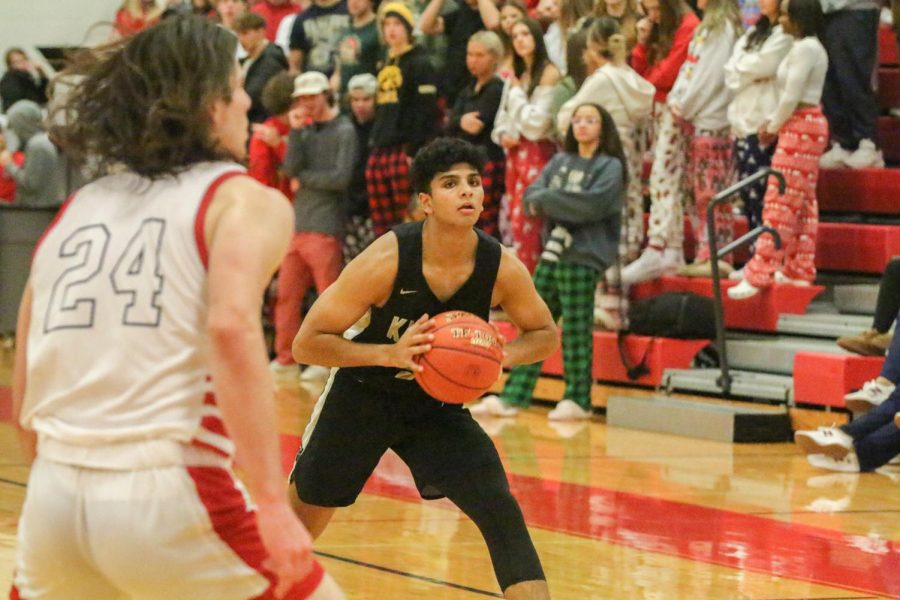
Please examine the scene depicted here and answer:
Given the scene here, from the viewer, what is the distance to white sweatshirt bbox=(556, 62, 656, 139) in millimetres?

---

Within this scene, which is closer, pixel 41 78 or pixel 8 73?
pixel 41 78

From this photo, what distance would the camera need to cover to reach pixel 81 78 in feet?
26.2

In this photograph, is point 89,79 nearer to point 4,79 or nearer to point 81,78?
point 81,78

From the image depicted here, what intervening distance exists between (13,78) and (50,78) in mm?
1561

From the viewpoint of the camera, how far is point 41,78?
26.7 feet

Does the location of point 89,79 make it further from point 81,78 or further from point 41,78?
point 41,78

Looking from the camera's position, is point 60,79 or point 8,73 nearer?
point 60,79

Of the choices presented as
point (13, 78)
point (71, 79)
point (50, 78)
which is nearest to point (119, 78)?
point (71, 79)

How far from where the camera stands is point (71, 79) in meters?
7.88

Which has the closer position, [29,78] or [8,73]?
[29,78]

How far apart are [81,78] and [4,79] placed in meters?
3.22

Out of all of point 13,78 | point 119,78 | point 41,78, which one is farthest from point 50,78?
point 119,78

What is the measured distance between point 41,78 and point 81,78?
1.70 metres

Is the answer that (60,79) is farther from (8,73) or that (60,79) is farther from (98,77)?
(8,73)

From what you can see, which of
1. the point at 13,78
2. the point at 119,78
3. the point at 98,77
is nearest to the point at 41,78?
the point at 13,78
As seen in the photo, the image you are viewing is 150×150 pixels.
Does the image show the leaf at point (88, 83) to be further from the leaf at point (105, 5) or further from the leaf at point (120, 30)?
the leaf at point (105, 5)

---

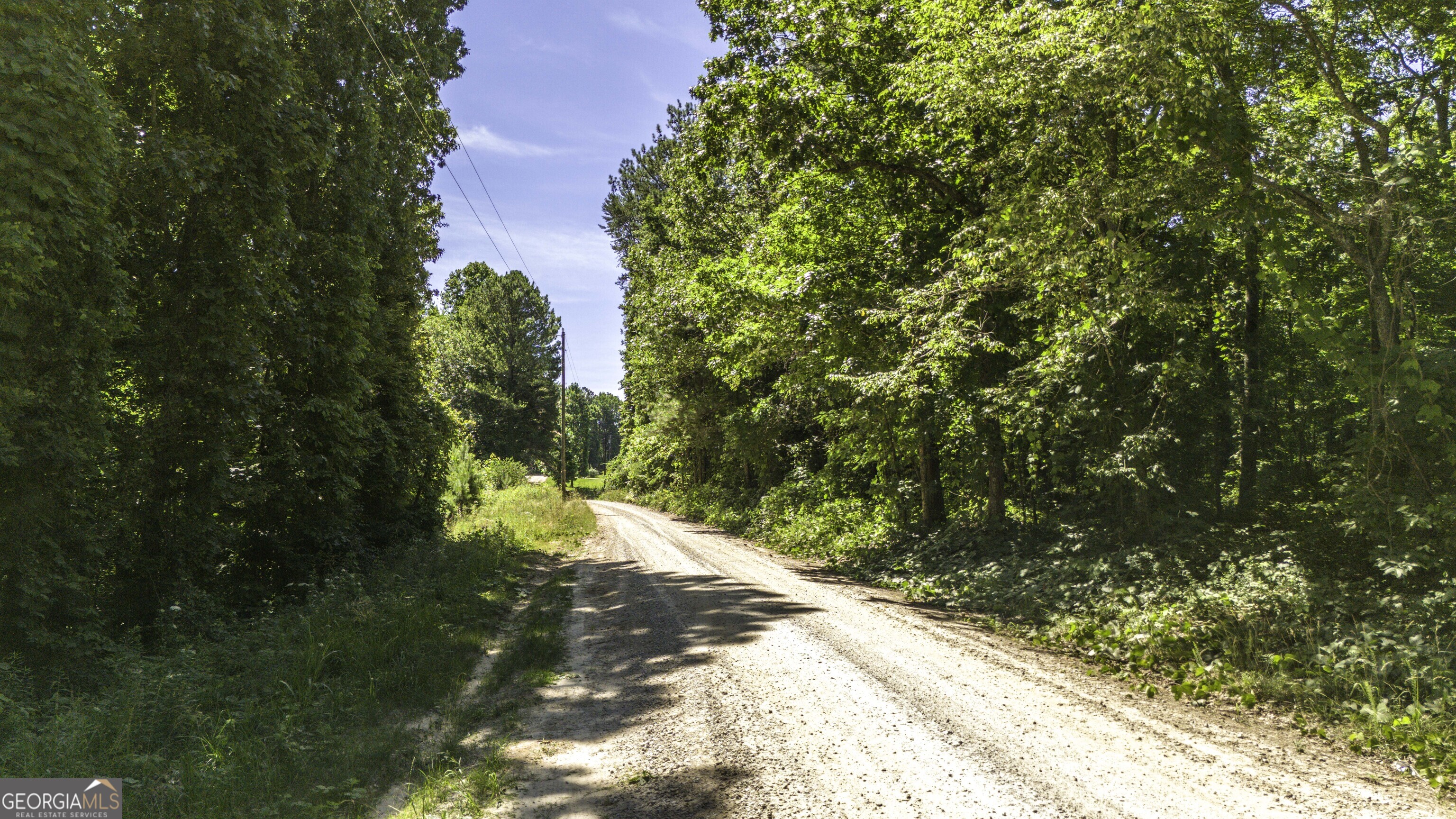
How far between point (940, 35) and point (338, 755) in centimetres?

| GIVEN TASK |
Count the lines in the material above that contain the string "answer" and give only that number.

| REPLY TO THE TASK |
2